13. Hukuk Dairesi 2012/29631 E. , 2013/3362 K.
"İçtihat Metni"MAHKEMESİ :Asliye Hukuk Mahkemesi
Taraflar arasındaki ayıplı malın bedel iadesi davasının yapılan yargılaması sonunda ilamda yazılı nedenlerden dolayı davanın kısmen kabul kısmen reddine yönelik olarak verilen hükmün süresi içinde taraflar avukatınca temyiz edilmesi üzerine dosya incelendi gereği konuşulup düşünüldü.
KARAR
Davacı, davalı Belediye adına kayıtlı 1755 ada 13 nolu parseli yapılan ihale ile 03.07.2004 tarihinde satın aldığını, tapuda devrinin yapıldığını ancak satın aldıktan sonra dava dışı orman işletme müdürlüğü tarafından tapuya taşınmazın orman olması nedeniyle satılamaz, devredilemez takyidatı konulduğunu, evveliyatı orman olan taşınmazın gizli ayıplı olarak kendisine satıldığını ileri sürerek, fazlaya ilişkin hakları saklı kalmak kaydıyla taşınmazın rayiç değerinin şimdilik 8.000-TL’sinin davalıdan tahsiline karar verilmesini istemiş, 08.05.2012 tarihli ıslah dilekçesi ile talebini 15.788,50-TL’ye çıkarmıştır.

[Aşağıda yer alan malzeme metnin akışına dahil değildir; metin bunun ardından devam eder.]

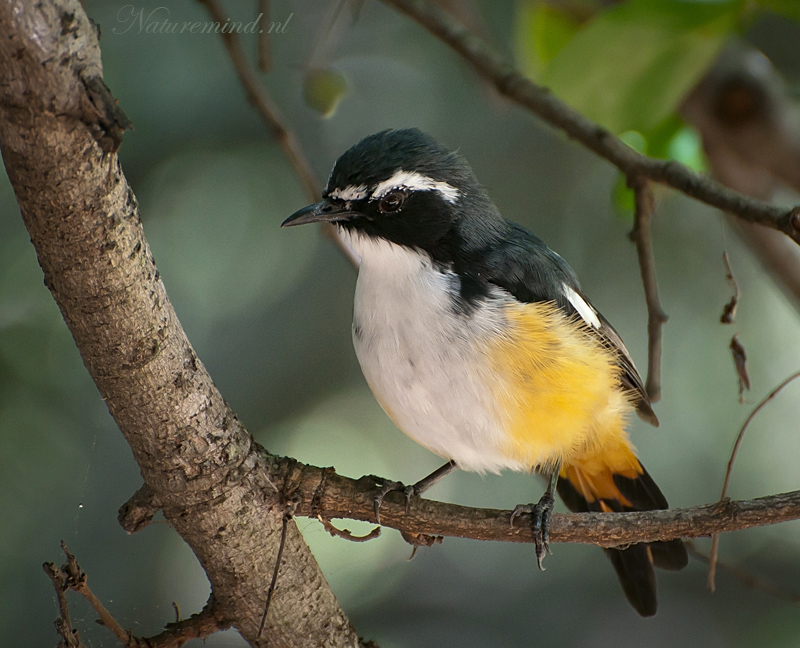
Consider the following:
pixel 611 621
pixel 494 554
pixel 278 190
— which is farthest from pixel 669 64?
pixel 611 621

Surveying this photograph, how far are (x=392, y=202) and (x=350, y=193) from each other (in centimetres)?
13

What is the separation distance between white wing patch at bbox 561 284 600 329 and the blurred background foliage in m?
0.77

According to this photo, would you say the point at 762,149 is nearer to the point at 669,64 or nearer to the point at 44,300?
the point at 669,64

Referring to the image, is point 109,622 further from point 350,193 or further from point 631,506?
point 631,506

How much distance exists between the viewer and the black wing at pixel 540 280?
230 cm

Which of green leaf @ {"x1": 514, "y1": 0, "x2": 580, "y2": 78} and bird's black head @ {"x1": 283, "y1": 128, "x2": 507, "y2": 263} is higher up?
green leaf @ {"x1": 514, "y1": 0, "x2": 580, "y2": 78}

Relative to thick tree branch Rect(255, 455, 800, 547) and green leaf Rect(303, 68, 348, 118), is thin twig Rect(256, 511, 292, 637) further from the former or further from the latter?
green leaf Rect(303, 68, 348, 118)

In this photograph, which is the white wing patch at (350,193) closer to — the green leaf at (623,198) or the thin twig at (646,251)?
the thin twig at (646,251)

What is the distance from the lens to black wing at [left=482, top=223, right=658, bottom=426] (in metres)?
2.30

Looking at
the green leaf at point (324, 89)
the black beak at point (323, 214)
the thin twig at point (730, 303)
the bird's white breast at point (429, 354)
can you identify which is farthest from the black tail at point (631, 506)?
the green leaf at point (324, 89)

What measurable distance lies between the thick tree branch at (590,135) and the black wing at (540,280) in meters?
0.36

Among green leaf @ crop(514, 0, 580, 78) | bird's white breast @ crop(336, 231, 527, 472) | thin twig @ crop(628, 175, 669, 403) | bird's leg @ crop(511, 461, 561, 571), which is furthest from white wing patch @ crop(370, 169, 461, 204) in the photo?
green leaf @ crop(514, 0, 580, 78)

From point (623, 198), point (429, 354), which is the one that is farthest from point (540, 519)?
point (623, 198)

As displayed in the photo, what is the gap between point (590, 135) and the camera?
252 cm
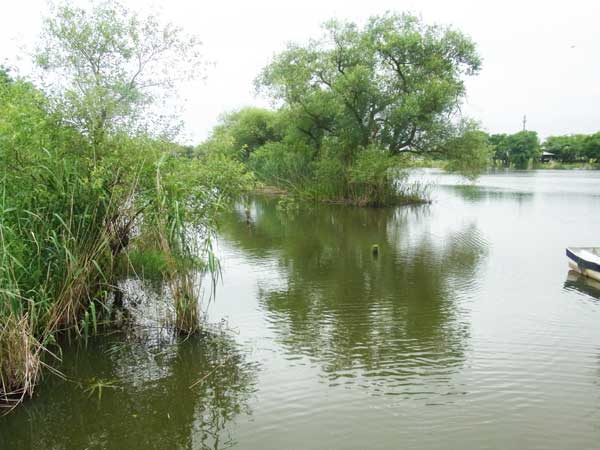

Davalı, taşınmazın satış tarihindeki değerinin talep edilebileceğini, kusurlarının bulunmadığını savunarak, davanın reddini istemiştir.
Mahkemece, davanın kısmen kabulüne, dava konusu taşınmazın satış senedinin ve buna bağlı oluşturulan tapu kaydının iptal edilerek davalı belediye adına tapuya tesciline, 5.970,80-TL satış bedelinin satış tarihinden itibaren işleyecek yasal faizi ile davalıdan tahsiline karar verilmiş; hüküm, taraflarca temyiz edilmiştir.
1-Davaya konu taşınmazın tapuda davalı adına kayıtlı iken davalı tarafından davacıya satışı ve tapuda devrinin yapıldığı, satış sonrasında dava dışı Orman İşletme Müdürlüğü tarafından tapuya 7.12.2006 tarihli “orman” şerhi konulduğu anlaşılmaktadır.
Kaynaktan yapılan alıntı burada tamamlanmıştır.